INFORMATION SHOWN →
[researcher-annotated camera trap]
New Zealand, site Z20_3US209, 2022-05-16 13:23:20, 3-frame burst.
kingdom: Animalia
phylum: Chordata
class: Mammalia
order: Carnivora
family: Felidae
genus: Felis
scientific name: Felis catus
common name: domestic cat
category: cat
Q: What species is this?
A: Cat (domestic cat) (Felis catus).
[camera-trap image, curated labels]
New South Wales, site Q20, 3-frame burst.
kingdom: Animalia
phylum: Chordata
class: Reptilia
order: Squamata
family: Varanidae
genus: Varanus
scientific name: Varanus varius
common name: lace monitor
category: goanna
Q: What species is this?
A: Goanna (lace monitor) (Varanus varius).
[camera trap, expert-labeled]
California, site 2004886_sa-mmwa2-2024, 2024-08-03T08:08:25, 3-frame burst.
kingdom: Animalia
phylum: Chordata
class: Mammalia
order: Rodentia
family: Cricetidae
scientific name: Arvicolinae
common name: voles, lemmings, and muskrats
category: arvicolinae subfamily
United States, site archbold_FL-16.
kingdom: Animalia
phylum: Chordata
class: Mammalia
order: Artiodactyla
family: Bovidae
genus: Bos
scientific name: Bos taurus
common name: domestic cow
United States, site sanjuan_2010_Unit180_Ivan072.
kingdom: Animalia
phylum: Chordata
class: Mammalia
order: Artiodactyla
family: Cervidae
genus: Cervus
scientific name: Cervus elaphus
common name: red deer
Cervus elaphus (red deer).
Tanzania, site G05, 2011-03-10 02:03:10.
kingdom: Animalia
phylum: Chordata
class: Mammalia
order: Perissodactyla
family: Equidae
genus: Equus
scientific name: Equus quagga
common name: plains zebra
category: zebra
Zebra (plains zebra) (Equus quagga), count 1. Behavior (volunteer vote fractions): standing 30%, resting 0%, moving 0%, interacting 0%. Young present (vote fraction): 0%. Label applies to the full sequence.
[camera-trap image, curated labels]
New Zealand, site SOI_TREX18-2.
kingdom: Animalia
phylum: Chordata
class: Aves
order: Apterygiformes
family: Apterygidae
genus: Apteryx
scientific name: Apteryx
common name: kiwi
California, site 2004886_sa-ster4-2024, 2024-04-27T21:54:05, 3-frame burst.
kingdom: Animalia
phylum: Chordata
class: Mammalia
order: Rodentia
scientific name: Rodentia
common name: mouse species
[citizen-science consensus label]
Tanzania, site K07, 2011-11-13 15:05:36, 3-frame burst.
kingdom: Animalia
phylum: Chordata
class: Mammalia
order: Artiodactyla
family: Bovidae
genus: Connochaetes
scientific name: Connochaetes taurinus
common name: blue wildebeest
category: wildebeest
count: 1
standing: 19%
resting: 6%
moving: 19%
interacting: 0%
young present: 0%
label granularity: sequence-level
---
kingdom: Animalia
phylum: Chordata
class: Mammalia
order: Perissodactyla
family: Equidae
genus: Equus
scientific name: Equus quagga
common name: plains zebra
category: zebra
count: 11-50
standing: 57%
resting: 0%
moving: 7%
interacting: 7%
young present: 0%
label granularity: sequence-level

TASK → Give back the whole listing exactly.

THE COMPLETED TASK →
[researcher-annotated camera trap]
New Zealand, site Z20_3US209, 2022-05-16 13:23:20, 3-frame burst.
kingdom: Animalia
phylum: Chordata
class: Mammalia
order: Carnivora
family: Felidae
genus: Felis
scientific name: Felis catus
common name: domestic cat
category: cat
Q: What species is this?
A: Cat (domestic cat) (Felis catus).
[camera-trap image, curated labels]
New South Wales, site Q20, 3-frame burst.
kingdom: Animalia
phylum: Chordata
class: Reptilia
order: Squamata
family: Varanidae
genus: Varanus
scientific name: Varanus varius
common name: lace monitor
category: goanna
Q: What species is this?
A: Goanna (lace monitor) (Varanus varius).
[camera trap, expert-labeled]
California, site 2004886_sa-mmwa2-2024, 2024-08-03T08:08:25, 3-frame burst.
kingdom: Animalia
phylum: Chordata
class: Mammalia
order: Rodentia
family: Cricetidae
scientific name: Arvicolinae
common name: voles, lemmings, and muskrats
category: arvicolinae subfamily
United States, site archbold_FL-16.
kingdom: Animalia
phylum: Chordata
class: Mammalia
order: Artiodactyla
family: Bovidae
genus: Bos
scientific name: Bos taurus
common name: domestic cow
United States, site sanjuan_2010_Unit180_Ivan072.
kingdom: Animalia
phylum: Chordata
class: Mammalia
order: Artiodactyla
family: Cervidae
genus: Cervus
scientific name: Cervus elaphus
common name: red deer
Cervus elaphus (red deer).
Tanzania, site G05, 2011-03-10 02:03:10.
kingdom: Animalia
phylum: Chordata
class: Mammalia
order: Perissodactyla
family: Equidae
genus: Equus
scientific name: Equus quagga
common name: plains zebra
category: zebra
Zebra (plains zebra) (Equus quagga), count 1. Behavior (volunteer vote fractions): standing 30%, resting 0%, moving 0%, interacting 0%. Young present (vote fraction): 0%. Label applies to the full sequence.
[camera-trap image, curated labels]
New Zealand, site SOI_TREX18-2.
kingdom: Animalia
phylum: Chordata
class: Aves
order: Apterygiformes
family: Apterygidae
genus: Apteryx
scientific name: Apteryx
common name: kiwi
California, site 2004886_sa-ster4-2024, 2024-04-27T21:54:05, 3-frame burst.
kingdom: Animalia
phylum: Chordata
class: Mammalia
order: Rodentia
scientific name: Rodentia
common name: mouse species
[citizen-science consensus label]
Tanzania, site K07, 2011-11-13 15:05:36, 3-frame burst.
kingdom: Animalia
phylum: Chordata
class: Mammalia
order: Artiodactyla
family: Bovidae
genus: Connochaetes
scientific name: Connochaetes taurinus
common name: blue wildebeest
category: wildebeest
count: 1
standing: 19%
resting: 6%
moving: 19%
interacting: 0%
young present: 0%
label granularity: sequence-level
---
kingdom: Animalia
phylum: Chordata
class: Mammalia
order: Perissodactyla
family: Equidae
genus: Equus
scientific name: Equus quagga
common name: plains zebra
category: zebra
count: 11-50
standing: 57%
resting: 0%
moving: 7%
interacting: 7%
young present: 0%
label granularity: sequence-level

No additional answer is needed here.